A Beleza Salvará o Mundo – 29 de setembro
O capítulo final de Amor e Sorte faz uma homenagem ao cinema. Tudo começa com um casal recente se conhecendo melhor no primeiro final de semana da quarentena. Sem poder sair de casa, os dois decidem fazer um filme: Blat vive Manoel, engenheiro químico aspirante a cineasta, enquanto Luisa interpreta a atriz Teresa.
— A grande mensagem desse episódio é que ciência e arte, juntas, podem salvar o mundo. É uma comédia romântica deste casal quarentenado, que vai descobrindo junto como é fazer cinema, querendo resolver todos os problemas da humanidade dentro do seu pequeno universo — define Jorge Furtado, que escreveu esse episódio em parceria com Luisa e Caio.
As primeiras impressões dos personagens um sobre o outro vão mudando com o avanço da história. Essa descoberta é permeada pela produção do pequeno filme do casal, que prevê homenagens a títulos conhecidos do público, como Psicose, Titanic, Cidade de Deus e Cantando na Chuva.
— A gente teve que inventar luz, traquitanas, para que desse certo.
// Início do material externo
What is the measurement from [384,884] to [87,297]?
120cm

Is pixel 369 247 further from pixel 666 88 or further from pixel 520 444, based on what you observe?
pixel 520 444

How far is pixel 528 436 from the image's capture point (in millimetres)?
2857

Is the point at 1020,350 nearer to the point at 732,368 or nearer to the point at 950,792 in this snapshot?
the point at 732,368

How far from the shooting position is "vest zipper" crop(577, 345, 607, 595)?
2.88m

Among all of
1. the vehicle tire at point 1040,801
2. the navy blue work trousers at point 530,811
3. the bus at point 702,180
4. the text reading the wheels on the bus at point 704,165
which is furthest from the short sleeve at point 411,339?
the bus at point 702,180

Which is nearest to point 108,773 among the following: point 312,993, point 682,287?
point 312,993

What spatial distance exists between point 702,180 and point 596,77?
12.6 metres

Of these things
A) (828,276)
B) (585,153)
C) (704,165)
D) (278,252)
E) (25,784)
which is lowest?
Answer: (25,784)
Estudamos muito a história do cinema e exploramos diversos gêneros, como cinema mudo, romance, documentário e terror. Eles ficam se perguntando sobre o gênero do filme que estão fazendo, porque querem que reflita o que eles estão passando naquele momento — explica Blat.
Como toda a produção se passa na casa de Luisa, a atriz conta que a experiência de Amor e Sorte serviu para sair da "zona de conforto", porque precisou abrir mão de sua privacidade.
— Foi muito radical. Cada um mora na sua casa. Eu e o Caio não vivemos juntos o tempo inteiro, mas filmando foi assim. Na hora da refeição, ficava eu e ele em um jantar romântico, e depois voltava toda a equipe, remotamente, no maior agito — lembra Luisa.
Toda a função de trabalhar com a parte técnica foi um "intensivão" de audiovisual para Luisa. Além de namorarem, os dois têm uma parceria de três anos no teatro. Para a diretora artística Patrícia Pedrosa, o casal deu muito certo na execução do projeto:
— Foi incrivelmente fácil gravar com a Luisa e o Caio porque eles sabem muito e são atores muito experientes. Isso foi fundamental para que o projeto desse certo. Eles sabem tudo, são diretores, autores, atores e ainda fazem uma câmera incrível. Desde o primeiro dia de teste, sabia que tudo daria certo. Dia após dia, os dois foram incansáveis.